Hello, I am currently studying for a unit final test and i am stumped on a text book question. The question is
Find values of a and b for the curve x^2y+ay^3=b if the point (1,1) is on the curve and the tangent line at (1,1) has the equation 4x+3y=7.

So far i have found out that the slope is -4/3 based on the last equation but that is about as far as i can get.
Any help would be great thanks.

 

[Bob Brown MSEE]

Find values of a and b for the curve x^2y+ay^3=b

Am I correct to interpret this as...
Find values of a and b for the curve (x^2)y+a(y^3)=b


Hint: (1,1) is on the curve.
Can eliminate a or b before using some tricks.
I see this is NOT calculus, only trig tricks, correct?

 

[Bob Brown MSEE]

(x^2)y+a(y^3)=b

for (1,1)
1+a=b

(x^2)y+a(y^3)= (a+1)

a~0.16

What have you been studying in your class that might hint at how to get the value of a?

 

[Bob Brown MSEE]

(x^2)y+a(y^3)=b

for (1,1)
1+a=b

(x^2)y+a(y^3)= (a+1)

a~0.16

What have you been studying in your class that might hint at how to get the value of a?

Have you heard of implicit differentiation?

 

[Bob Brown MSEE]

(x^2)y+a(y^3)= (a+1)

Let's look at point (1,1)
What about x=1+d for very small d?

 

[ogg]

(x^2)y+a(y^3)=b

for (1,1)
1+a=b

(x^2)y+a(y^3)= (a+1)

a~0.16

What have you been studying in your class that might hint at how to get the value of a?

Nothing we have not studyed that yet. But how did u get 0.16 in the first place? missse implict differeation?

i got a as 1/4 and b as 5/4 by equating the slope and the derivative of the function. Still doesnt seem correct tho

 

[HallsofIvy]

Nothing we have not studyed that yet. But how did u get 0.16 in the first place? missse implict differeation?

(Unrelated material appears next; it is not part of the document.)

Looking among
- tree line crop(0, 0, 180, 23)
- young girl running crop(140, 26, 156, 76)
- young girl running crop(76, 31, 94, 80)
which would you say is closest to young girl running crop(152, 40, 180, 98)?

i got a as 1/4 and b as 5/4 by equating the slope and the derivative of the function. Still doesnt seem correct tho

Yes, if x^2y+ay^3=b then 2xy+ x^2y'+ 3ay^2y'= 0 so that (x^2+ 3ay^2)y'= -2xy. Since you are talking about x= 1, y= 1, then (1+ 3a)y'= -2 or y'= -2/(1+ 3a). As you say, that must be -4/3 so you can solve that for a. I did not get -1/4 for a.

 

[ogg]

Yes, if x^2y+ay^3=b then 2xy+ x^2y'+ 3ay^2y'= 0 so that (x^2+ 3ay^2)y'= -2xy. Since you are talking about x= 1, y= 1, then (1+ 3a)y'= -2 or y'= -2/(1+ 3a). As you say, that must be -4/3 so you can solve that for a. I did not get -1/4 for a.

ahhh i realised why. I messed up the original equation

It is x^2y+ay^2=b
so this would give me -2xy/(x^2+2ya)=Y¹
i than equate that and subsite -4/3 into y1
so i get 1/4 for a.

 

[JeffM]

ahhh i realised why. I messed up the original equation

It is x^2y+ay^2=b
so this would give me -2xy/(x^2+2ya)=Y¹
i than equate that and subsite -4/3 into y1
so i get 1/4 for a.

Looks good to me so it is now trivial to solve the rest of the problem.